Summary
This 8-K filing from Chipotle Mexican Grill, Inc. (CMG) on January 12, 2018, primarily details retention agreements entered into on January 9, 2018, with key executives, including the Chief Financial Officer (CFO) and the Chief Marketing and Strategy Officer (CMO). The primary purpose of these agreements is to incentivize the continued service of these critical employees during the ongoing search for a new Chief Executive Officer (CEO). The retention bonuses are designed to ensure stability and experienced leadership within the company as it navigates this significant leadership transition.
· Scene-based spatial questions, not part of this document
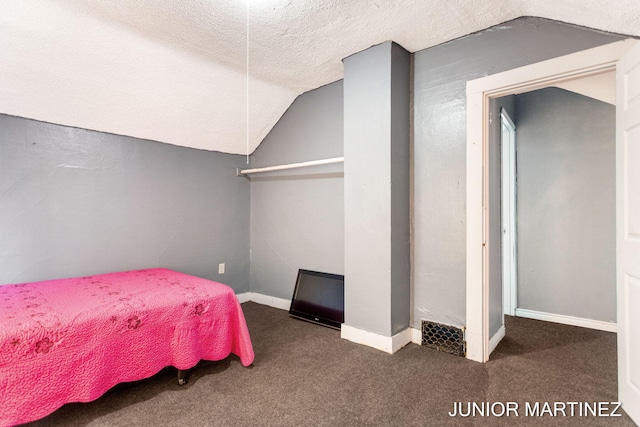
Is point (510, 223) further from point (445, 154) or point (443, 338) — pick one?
point (443, 338)

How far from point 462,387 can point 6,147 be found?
3201 mm

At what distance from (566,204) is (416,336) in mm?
1843

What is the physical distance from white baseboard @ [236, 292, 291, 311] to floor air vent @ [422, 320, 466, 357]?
1378mm

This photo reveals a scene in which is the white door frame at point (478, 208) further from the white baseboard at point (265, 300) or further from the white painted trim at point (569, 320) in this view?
the white baseboard at point (265, 300)

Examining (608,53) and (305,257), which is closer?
(608,53)

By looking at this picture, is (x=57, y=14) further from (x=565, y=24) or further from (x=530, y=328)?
(x=530, y=328)

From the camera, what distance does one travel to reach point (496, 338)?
Result: 235 centimetres

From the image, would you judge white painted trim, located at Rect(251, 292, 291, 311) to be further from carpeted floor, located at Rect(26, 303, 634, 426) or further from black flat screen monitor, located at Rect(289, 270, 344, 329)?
carpeted floor, located at Rect(26, 303, 634, 426)

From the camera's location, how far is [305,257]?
10.2 feet

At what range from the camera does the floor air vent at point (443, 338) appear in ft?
7.04

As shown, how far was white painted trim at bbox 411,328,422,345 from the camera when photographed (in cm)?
234

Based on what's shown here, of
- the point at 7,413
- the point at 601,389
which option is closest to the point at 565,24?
the point at 601,389

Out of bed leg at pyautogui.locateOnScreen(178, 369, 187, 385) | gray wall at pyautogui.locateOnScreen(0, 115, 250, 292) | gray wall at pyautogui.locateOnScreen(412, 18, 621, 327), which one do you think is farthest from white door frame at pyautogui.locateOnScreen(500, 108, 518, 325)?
bed leg at pyautogui.locateOnScreen(178, 369, 187, 385)

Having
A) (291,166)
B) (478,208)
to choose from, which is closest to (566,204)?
(478,208)
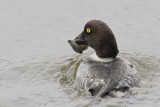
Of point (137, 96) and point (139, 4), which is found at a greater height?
point (139, 4)

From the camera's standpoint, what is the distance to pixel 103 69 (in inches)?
478

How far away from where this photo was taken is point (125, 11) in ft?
62.6

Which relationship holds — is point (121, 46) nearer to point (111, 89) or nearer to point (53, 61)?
point (53, 61)

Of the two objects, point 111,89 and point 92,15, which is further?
point 92,15

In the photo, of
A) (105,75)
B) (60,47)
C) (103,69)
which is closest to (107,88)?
(105,75)

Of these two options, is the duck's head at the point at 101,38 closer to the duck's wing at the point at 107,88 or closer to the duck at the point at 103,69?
the duck at the point at 103,69

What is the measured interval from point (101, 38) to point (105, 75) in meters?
1.51

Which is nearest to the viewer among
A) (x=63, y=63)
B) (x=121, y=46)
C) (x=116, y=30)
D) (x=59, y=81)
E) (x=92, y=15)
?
(x=59, y=81)

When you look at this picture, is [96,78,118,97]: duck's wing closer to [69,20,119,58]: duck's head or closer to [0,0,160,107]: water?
[0,0,160,107]: water

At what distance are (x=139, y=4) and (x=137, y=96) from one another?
8.99m

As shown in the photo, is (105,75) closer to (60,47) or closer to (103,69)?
(103,69)

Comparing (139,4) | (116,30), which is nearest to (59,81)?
(116,30)

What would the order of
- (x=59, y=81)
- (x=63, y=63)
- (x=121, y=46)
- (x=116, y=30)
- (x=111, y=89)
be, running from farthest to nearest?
(x=116, y=30) < (x=121, y=46) < (x=63, y=63) < (x=59, y=81) < (x=111, y=89)

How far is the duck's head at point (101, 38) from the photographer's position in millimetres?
12711
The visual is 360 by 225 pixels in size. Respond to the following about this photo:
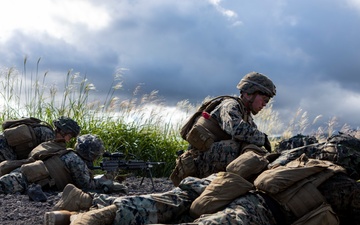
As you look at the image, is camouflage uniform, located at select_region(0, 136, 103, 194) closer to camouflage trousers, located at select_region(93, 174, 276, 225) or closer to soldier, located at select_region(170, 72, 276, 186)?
soldier, located at select_region(170, 72, 276, 186)

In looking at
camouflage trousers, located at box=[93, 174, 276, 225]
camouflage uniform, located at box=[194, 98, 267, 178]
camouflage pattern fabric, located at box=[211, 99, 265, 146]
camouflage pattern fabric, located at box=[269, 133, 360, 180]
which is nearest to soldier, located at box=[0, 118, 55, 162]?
camouflage uniform, located at box=[194, 98, 267, 178]

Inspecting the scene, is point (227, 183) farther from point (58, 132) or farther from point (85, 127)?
point (85, 127)

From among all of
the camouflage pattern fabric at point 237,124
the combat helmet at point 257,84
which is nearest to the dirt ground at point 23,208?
the camouflage pattern fabric at point 237,124

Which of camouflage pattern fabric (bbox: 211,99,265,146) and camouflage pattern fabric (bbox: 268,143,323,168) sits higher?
camouflage pattern fabric (bbox: 211,99,265,146)

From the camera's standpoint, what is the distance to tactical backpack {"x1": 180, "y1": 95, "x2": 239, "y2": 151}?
7.06 m

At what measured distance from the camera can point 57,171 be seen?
805 centimetres

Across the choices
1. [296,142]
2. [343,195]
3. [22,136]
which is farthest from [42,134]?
[343,195]

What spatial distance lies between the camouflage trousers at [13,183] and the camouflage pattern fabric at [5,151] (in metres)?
1.06

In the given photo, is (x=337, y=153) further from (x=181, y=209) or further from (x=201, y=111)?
(x=201, y=111)

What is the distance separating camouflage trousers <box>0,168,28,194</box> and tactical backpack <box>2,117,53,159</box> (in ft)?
3.10

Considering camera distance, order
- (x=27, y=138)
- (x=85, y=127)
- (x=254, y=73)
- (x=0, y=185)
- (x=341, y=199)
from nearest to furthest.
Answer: (x=341, y=199)
(x=254, y=73)
(x=0, y=185)
(x=27, y=138)
(x=85, y=127)

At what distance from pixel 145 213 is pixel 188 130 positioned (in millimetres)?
2776

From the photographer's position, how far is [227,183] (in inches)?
182

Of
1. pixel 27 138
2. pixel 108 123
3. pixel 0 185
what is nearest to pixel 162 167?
pixel 108 123
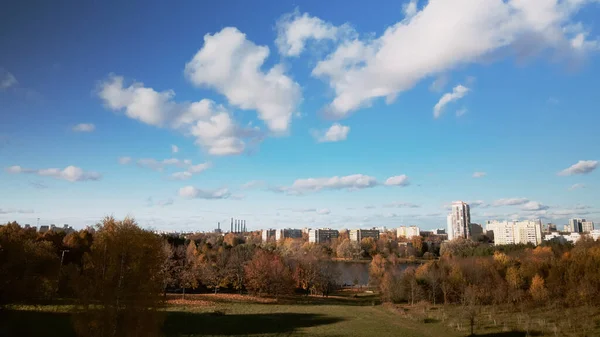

Investors should note the financial implications of these bonuses and the conditions under which they become payable.
Key Highlights
- 1Chipotle entered into retention agreements with certain key employees, including CFO Jack Hartung and CMO Mark Crumpacker, on January 9, 2018.
- 2The agreements are designed to encourage continued service during the search for a new CEO.
- 3CFO Jack Hartung is eligible for a retention bonus of $1,000,000.
- 4CMO Mark Crumpacker is eligible for a retention bonus of $600,000.
- 5Retention bonuses vest and become payable on the first anniversary of the appointment of a permanent successor to the CEO.
- 6Vesting is contingent upon continuous employment through the vesting date and not giving notice of termination (unless for 'good reason').
- 7Provisions are included for accelerated vesting and payment under certain termination scenarios, such as termination without cause by Chipotle, provided a release of claims is executed.